#### Zitierter Text

Umweltverträglichkeit

Ein weitläufiges Feld mit dichtem, blühendem roten Mohn erstreckt sich bis zum Horizont. Zwischen den Mohnblumen wachsen vereinzelt weiße Blüten. Im Hintergrund steht eine Baumreihe aus Laubbäumen mit dichtem grünem Blätterdach, darüber ein klarer Himmel. Die kräftigen Farben des Mohns bilden einen starken Kontrast zum satten Grün der Wiese und der Bäume.

Deutschland will bis 2045 klimaneutral sein. Dafür ist ein Ausbau des Übertragungsnetzes unerlässlich. Im Netzausbau sind Eingriffe in Natur und Landschaft oft unvermeidlich. Daher setzen wir alles daran, unsere Netzausbauprojekte so schonend und verträglich wie möglich umzusetzen. Unvermeidbare Eingriffe werden so gering wie möglich gehalten. Als Wegbereiter des klimaneutralen Energiesystems begreifen wir den Naturschutz als Teil unseres unternehmerischen Auftrags.

Wie groß die Eingriffe am Ende sind, hängt unter anderem davon ab, durch welche Naturräume und Biotope ein Projekt verläuft. Häufig wird daher schon in einem frühen Planungsstadium mit Kartierungen begonnen.

#### Gezeigte Zeilen
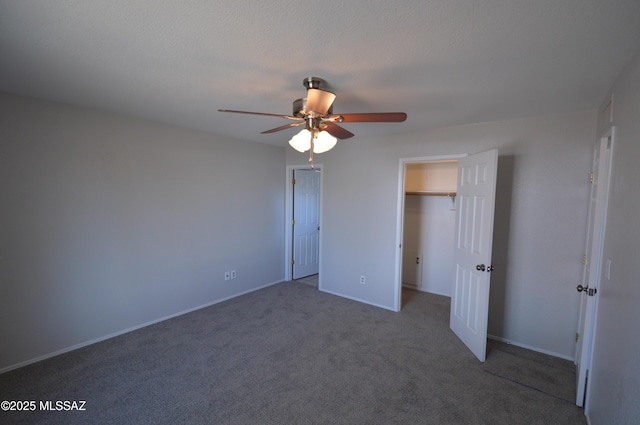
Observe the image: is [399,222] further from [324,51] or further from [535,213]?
[324,51]

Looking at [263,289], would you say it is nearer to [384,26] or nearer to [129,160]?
[129,160]

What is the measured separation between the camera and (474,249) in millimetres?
2777

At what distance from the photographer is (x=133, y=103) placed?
253 cm

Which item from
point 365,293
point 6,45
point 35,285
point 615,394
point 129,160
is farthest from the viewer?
point 365,293

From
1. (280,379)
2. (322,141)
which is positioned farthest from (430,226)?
(280,379)

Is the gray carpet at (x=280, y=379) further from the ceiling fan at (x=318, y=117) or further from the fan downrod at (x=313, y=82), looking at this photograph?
the fan downrod at (x=313, y=82)

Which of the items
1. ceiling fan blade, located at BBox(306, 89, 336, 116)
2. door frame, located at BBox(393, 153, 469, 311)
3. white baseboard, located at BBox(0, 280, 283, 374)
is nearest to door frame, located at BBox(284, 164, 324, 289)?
white baseboard, located at BBox(0, 280, 283, 374)

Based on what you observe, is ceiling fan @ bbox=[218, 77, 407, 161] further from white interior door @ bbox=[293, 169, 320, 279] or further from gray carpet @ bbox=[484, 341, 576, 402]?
white interior door @ bbox=[293, 169, 320, 279]

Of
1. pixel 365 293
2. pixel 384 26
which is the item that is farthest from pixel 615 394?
pixel 365 293

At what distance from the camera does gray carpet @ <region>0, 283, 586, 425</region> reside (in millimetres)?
1958

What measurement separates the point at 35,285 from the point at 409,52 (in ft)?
11.5

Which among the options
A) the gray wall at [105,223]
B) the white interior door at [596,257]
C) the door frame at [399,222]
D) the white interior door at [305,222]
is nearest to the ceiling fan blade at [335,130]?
the door frame at [399,222]

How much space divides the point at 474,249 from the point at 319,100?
2154 millimetres

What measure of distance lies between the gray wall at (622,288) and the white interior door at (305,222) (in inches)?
152
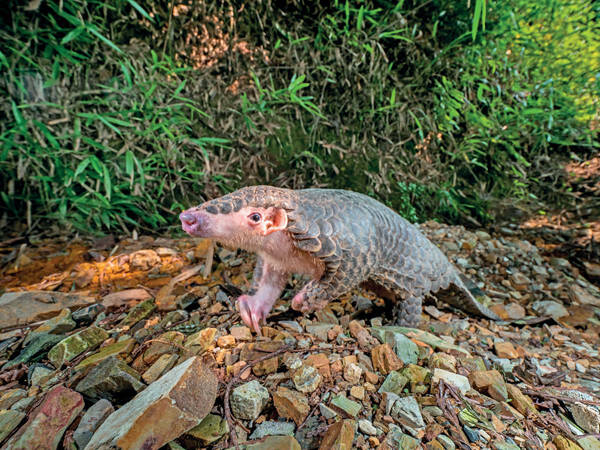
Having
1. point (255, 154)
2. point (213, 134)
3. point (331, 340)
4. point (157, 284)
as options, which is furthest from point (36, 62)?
point (331, 340)

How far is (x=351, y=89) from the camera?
10.3ft

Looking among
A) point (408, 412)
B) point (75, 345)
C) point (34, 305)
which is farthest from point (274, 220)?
point (34, 305)

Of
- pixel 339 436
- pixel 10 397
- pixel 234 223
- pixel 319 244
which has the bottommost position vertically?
pixel 10 397

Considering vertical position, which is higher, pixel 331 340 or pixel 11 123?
pixel 11 123

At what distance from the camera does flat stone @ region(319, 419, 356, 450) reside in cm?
94

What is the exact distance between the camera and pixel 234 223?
5.19ft

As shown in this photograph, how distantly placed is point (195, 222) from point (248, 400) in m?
0.86

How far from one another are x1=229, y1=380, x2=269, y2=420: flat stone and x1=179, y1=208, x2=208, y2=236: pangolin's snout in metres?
0.76

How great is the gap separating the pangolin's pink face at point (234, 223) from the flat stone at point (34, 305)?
3.30 feet

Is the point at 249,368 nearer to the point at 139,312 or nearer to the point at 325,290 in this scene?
the point at 325,290

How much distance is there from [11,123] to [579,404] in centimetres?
417

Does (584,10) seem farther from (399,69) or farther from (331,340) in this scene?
(331,340)

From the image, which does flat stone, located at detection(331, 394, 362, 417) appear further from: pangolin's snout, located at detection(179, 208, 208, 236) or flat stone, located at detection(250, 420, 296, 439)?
pangolin's snout, located at detection(179, 208, 208, 236)

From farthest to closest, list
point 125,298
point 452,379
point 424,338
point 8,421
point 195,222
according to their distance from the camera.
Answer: point 125,298
point 424,338
point 195,222
point 452,379
point 8,421
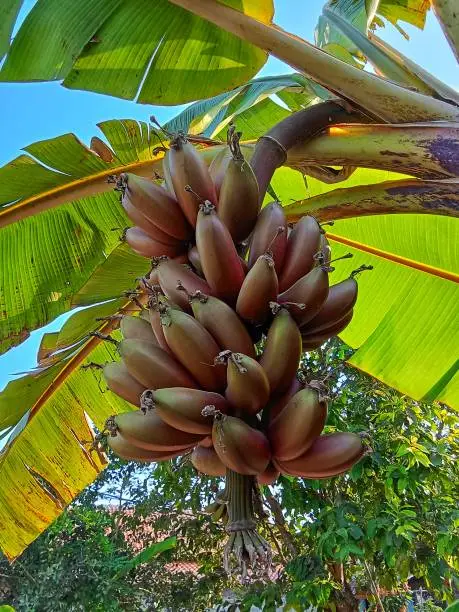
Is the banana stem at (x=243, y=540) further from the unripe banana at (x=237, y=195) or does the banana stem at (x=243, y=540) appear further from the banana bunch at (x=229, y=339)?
the unripe banana at (x=237, y=195)

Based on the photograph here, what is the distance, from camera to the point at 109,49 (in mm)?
1600

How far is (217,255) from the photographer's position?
2.67 feet

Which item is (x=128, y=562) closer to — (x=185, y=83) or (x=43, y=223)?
(x=43, y=223)

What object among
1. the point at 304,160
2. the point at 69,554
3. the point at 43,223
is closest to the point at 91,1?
the point at 43,223

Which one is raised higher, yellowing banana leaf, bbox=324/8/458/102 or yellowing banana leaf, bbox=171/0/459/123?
yellowing banana leaf, bbox=324/8/458/102

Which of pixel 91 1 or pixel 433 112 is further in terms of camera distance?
pixel 91 1

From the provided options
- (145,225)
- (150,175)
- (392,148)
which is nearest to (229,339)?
(145,225)

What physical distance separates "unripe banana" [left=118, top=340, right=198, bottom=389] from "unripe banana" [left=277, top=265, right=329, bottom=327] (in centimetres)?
19

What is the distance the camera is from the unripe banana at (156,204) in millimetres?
919

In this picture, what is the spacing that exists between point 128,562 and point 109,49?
5058mm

#### Ziel der Übung
Führe den obigen Text über Umweltverträglichkeit im Netzausbau bitte nach seinem letzten Satz fort.

#### Antwort
Kartierungen

Kartierungen geben Aufschluss über relevante artenschutzrechtliche Aspekte durch die Erfassung von raumbezogenen Daten. Da die Arbeiten witterungsabhängig sind und sich an den jahreszeitlichen Verläufen der Flora und Fauna orientieren, finden sie zu unterschiedlichen Zeitpunkten statt. Welche Kartierungsarbeiten durchgeführt werden, variiert je nach Projekt und insbesondere nach den Regionen und ihren Gegebenheiten. Dies erreichen wir über Begehungen und Inaugenscheinnahmen der Flächen

Zum Teil werden bei der Erfassung einzelner Arten Hilfsmittel eingesetzt (zum Beispiel Reusen für den Nachweis von Amphibien, Reptilienmatten oder Haselmausröhren). Diese können auch für eine begrenzte Zeit innerhalb der Flächen belassen werden.

Kartierungsarbeiten werden vorab ortsüblich bekanntgemacht.

Biotoptypenkartierung

Ziel der Biotoptypenkartierung ist die Erfassung der Tier- und Pflanzenarten, die im gesamten Projektraum vorkommen. Sie gibt Aufschluss über relevante artenschutzrechtliche Aspekte.

Brut- und Rastvogelkartierung

Es werden mehrere Tag- und bei Bedarf auch Nachtbegehungen auf ausgewählten Probeflächen durchgeführt, um Vogelarten anhand von Sicht und Gehör zu erfassen.

Horst- und Höhlenbaumkartierung

Die Sichtkontrolle und Besatzüberprüfung der Horste an einzelnen Bäumen erfolgen durch Begehungen in der laubfreien Zeit in den Wintermonaten und bei Bedarf ergänzend im Sommer.

Fledermauskartierung

Auf ausgewählten Flächen werden durch Nachtbegehungen in den Sommermonaten durch akustische Erfassungen und Quartierbeobachtungen Fledermäuse erfasst.

Kartierung von Amphibien, Haselmäusen, Reptilien, Schmetterlingen, Libelle, Käfern

Tagsüber und teilweise nachts werden auf relevanten Flächen die verschiedenen Arten erfasst.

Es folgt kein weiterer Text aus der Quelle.